Available data —
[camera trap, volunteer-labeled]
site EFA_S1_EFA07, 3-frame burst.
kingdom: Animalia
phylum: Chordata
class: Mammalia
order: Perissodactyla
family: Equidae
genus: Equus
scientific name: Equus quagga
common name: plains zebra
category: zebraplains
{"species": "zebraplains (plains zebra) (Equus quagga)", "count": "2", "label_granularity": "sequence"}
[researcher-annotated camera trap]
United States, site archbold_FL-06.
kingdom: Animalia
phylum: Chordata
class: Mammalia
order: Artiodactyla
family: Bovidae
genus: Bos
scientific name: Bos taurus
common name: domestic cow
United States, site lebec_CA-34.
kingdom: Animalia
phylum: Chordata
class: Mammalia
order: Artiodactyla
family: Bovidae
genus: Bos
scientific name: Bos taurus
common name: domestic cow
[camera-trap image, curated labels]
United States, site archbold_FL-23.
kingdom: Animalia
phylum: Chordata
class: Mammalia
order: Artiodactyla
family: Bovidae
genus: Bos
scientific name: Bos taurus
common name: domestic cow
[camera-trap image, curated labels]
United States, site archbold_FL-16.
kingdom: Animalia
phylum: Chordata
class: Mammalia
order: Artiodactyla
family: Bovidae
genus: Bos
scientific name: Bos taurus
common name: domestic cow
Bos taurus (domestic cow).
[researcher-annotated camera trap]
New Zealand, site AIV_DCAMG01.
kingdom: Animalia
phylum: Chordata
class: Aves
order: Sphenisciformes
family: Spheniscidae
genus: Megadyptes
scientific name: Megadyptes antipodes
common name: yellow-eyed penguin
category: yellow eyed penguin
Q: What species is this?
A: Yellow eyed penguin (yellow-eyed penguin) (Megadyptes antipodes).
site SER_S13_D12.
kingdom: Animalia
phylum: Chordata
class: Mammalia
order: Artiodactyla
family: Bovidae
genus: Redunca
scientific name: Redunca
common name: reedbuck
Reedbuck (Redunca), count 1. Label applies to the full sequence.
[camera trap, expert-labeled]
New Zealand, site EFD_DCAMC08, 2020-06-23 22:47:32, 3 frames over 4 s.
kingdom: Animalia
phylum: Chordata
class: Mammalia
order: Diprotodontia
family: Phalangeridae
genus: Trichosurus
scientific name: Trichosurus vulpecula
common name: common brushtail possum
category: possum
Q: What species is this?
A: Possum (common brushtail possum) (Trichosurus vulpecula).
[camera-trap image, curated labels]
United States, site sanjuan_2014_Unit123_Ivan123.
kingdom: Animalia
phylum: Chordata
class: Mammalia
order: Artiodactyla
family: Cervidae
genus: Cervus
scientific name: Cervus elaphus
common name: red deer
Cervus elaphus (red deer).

What to do — Output only the lines from the one with "class: Aves" through the last line of the entries above; please keep them exact.

Solution to the problem —
class: Aves
order: Sphenisciformes
family: Spheniscidae
genus: Megadyptes
scientific name: Megadyptes antipodes
common name: yellow-eyed penguin
category: yellow eyed penguin
Q: What species is this?
A: Yellow eyed penguin (yellow-eyed penguin) (Megadyptes antipodes).
site SER_S13_D12.
kingdom: Animalia
phylum: Chordata
class: Mammalia
order: Artiodactyla
family: Bovidae
genus: Redunca
scientific name: Redunca
common name: reedbuck
Reedbuck (Redunca), count 1. Label applies to the full sequence.
[camera trap, expert-labeled]
New Zealand, site EFD_DCAMC08, 2020-06-23 22:47:32, 3 frames over 4 s.
kingdom: Animalia
phylum: Chordata
class: Mammalia
order: Diprotodontia
family: Phalangeridae
genus: Trichosurus
scientific name: Trichosurus vulpecula
common name: common brushtail possum
category: possum
Q: What species is this?
A: Possum (common brushtail possum) (Trichosurus vulpecula).
[camera-trap image, curated labels]
United States, site sanjuan_2014_Unit123_Ivan123.
kingdom: Animalia
phylum: Chordata
class: Mammalia
order: Artiodactyla
family: Cervidae
genus: Cervus
scientific name: Cervus elaphus
common name: red deer
Cervus elaphus (red deer).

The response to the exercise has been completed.